Information.
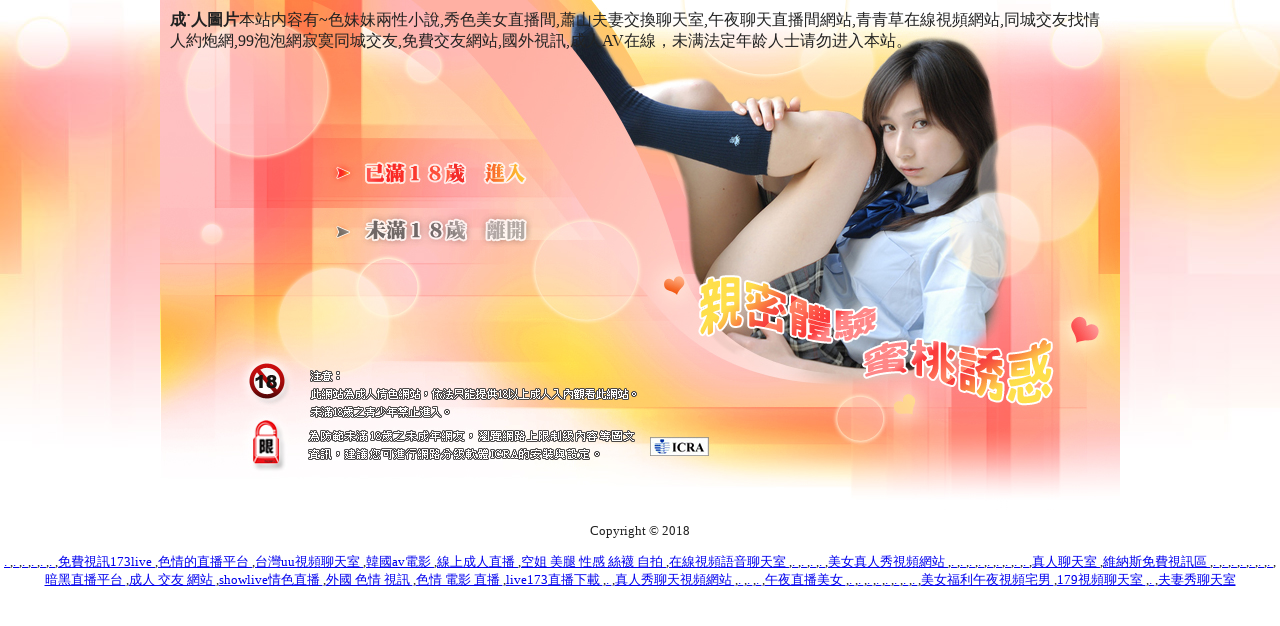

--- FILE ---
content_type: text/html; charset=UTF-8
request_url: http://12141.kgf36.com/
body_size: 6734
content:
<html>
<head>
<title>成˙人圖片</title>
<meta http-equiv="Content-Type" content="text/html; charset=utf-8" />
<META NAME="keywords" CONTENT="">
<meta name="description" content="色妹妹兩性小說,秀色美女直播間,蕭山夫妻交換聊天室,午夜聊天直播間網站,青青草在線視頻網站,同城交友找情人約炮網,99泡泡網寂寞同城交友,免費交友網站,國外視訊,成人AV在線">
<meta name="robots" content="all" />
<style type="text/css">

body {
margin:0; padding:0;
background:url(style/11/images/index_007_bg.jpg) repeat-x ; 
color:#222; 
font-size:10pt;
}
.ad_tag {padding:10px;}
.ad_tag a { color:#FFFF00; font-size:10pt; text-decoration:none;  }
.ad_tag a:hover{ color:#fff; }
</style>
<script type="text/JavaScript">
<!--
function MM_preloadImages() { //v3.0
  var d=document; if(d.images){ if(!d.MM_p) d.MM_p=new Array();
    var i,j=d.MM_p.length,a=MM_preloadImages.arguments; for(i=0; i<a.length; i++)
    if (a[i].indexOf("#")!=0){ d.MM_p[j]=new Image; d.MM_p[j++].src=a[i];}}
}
...
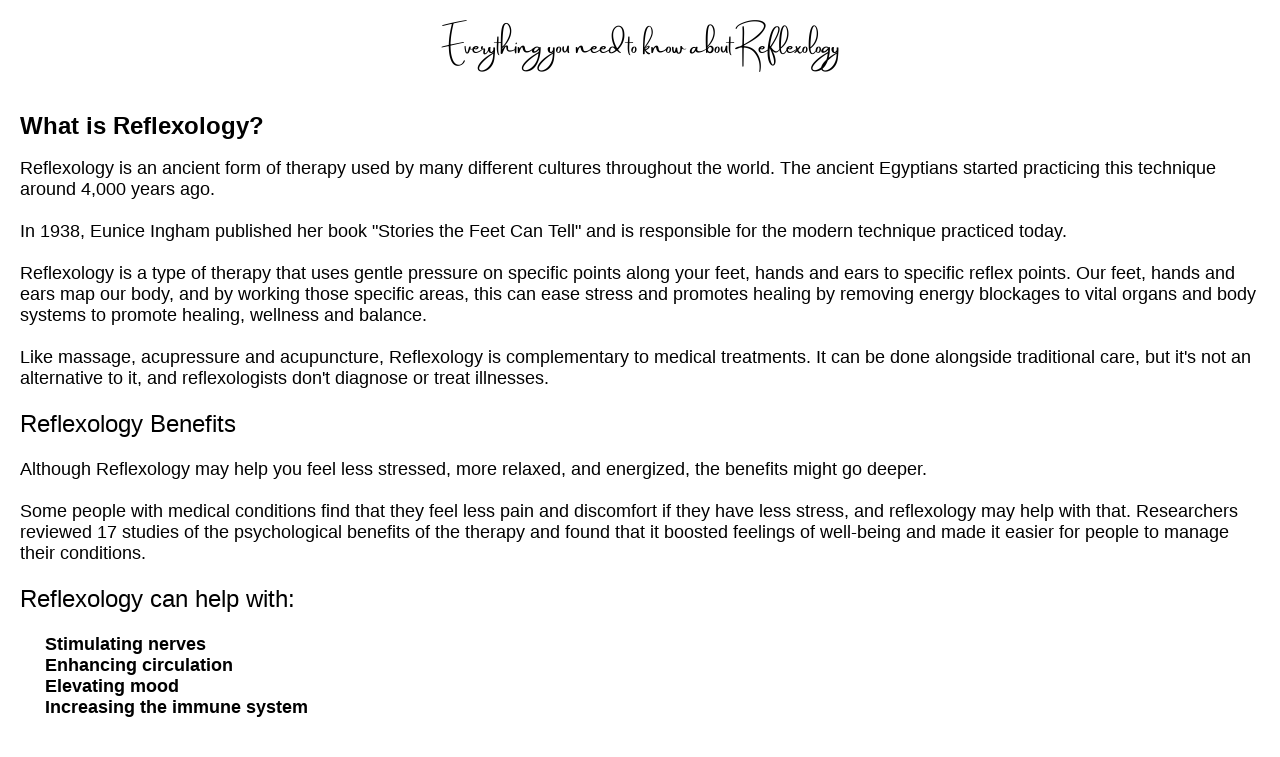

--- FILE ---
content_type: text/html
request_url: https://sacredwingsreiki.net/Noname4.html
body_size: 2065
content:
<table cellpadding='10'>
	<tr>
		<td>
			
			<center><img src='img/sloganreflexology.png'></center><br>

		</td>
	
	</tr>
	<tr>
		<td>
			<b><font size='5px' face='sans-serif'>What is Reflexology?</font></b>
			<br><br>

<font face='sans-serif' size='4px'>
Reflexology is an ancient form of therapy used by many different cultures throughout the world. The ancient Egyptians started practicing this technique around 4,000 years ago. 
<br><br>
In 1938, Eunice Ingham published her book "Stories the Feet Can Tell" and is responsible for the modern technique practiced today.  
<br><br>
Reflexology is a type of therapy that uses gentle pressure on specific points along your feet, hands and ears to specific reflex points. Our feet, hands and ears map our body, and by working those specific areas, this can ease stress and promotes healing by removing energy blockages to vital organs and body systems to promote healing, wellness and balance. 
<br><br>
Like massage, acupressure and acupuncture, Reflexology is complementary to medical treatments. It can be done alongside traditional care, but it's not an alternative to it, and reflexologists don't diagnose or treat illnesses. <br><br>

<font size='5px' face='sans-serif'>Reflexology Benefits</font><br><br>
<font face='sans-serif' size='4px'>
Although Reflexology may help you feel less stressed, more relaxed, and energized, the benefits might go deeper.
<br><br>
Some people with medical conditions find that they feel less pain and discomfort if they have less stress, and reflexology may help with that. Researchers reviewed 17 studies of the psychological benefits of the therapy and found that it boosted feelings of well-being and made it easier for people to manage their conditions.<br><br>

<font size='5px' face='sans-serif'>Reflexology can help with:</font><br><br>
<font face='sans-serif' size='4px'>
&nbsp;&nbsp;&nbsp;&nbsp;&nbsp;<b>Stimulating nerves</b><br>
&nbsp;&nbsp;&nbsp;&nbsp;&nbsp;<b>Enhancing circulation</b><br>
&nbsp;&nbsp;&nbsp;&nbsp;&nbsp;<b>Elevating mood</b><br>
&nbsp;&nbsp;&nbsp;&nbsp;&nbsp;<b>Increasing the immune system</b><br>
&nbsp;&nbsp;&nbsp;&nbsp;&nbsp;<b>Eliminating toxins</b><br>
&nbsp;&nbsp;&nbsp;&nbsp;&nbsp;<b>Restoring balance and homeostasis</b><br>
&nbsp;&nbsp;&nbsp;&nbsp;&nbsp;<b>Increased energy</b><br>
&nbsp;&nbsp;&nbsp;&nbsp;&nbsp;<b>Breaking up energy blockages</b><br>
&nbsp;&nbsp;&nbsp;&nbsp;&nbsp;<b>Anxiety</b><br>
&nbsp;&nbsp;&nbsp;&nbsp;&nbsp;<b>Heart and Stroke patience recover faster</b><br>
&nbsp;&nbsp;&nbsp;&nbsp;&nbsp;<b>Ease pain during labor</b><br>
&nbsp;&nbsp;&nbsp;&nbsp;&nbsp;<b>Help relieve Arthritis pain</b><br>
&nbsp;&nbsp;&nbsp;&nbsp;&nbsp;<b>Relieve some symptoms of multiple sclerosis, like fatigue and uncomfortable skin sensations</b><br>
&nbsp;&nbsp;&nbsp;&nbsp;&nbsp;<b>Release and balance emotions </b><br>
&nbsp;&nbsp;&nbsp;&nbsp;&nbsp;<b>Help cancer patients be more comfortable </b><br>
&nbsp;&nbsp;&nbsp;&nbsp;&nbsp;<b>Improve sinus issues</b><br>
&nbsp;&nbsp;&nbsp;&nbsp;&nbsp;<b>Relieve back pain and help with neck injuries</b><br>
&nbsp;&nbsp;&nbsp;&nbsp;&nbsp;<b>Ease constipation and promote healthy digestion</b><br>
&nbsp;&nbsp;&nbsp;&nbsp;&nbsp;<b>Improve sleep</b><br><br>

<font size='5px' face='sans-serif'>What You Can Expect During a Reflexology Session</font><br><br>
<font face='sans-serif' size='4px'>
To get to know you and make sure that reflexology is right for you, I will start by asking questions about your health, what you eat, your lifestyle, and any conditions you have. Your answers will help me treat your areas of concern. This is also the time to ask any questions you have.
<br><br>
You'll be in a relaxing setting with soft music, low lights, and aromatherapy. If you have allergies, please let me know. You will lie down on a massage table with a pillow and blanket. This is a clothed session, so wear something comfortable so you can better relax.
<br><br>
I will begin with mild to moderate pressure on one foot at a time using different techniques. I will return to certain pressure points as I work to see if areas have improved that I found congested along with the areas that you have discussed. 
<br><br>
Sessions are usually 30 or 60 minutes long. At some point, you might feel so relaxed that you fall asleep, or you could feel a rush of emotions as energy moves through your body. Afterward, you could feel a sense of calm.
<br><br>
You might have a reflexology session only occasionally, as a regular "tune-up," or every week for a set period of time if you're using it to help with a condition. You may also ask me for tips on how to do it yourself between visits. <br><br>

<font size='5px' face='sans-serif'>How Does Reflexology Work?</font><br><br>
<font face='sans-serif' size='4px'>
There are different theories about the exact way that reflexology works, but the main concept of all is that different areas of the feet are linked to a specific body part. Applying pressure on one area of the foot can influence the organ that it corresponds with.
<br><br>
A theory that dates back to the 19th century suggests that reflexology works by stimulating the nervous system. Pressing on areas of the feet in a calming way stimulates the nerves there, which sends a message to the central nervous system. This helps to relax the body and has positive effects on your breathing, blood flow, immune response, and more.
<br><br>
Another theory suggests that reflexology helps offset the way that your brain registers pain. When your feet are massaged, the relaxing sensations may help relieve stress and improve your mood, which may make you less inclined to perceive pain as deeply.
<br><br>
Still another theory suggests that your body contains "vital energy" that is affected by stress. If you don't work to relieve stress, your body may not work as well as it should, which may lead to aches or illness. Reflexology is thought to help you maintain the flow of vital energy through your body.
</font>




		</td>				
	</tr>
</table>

Task details. Locate the word "about" in the records and collect each line it appears in.

Solution to the problem.
To get to know you and make sure that reflexology is right for you, I will start by asking questions about your health, what you eat, your lifestyle, and any conditions you have. Your answers will help me treat your areas of concern. This is also the time to ask any questions you have.
There are different theories about the exact way that reflexology works, but the main concept of all is that different areas of the feet are linked to a specific body part. Applying pressure on one area of the foot can influence the organ that it corresponds with.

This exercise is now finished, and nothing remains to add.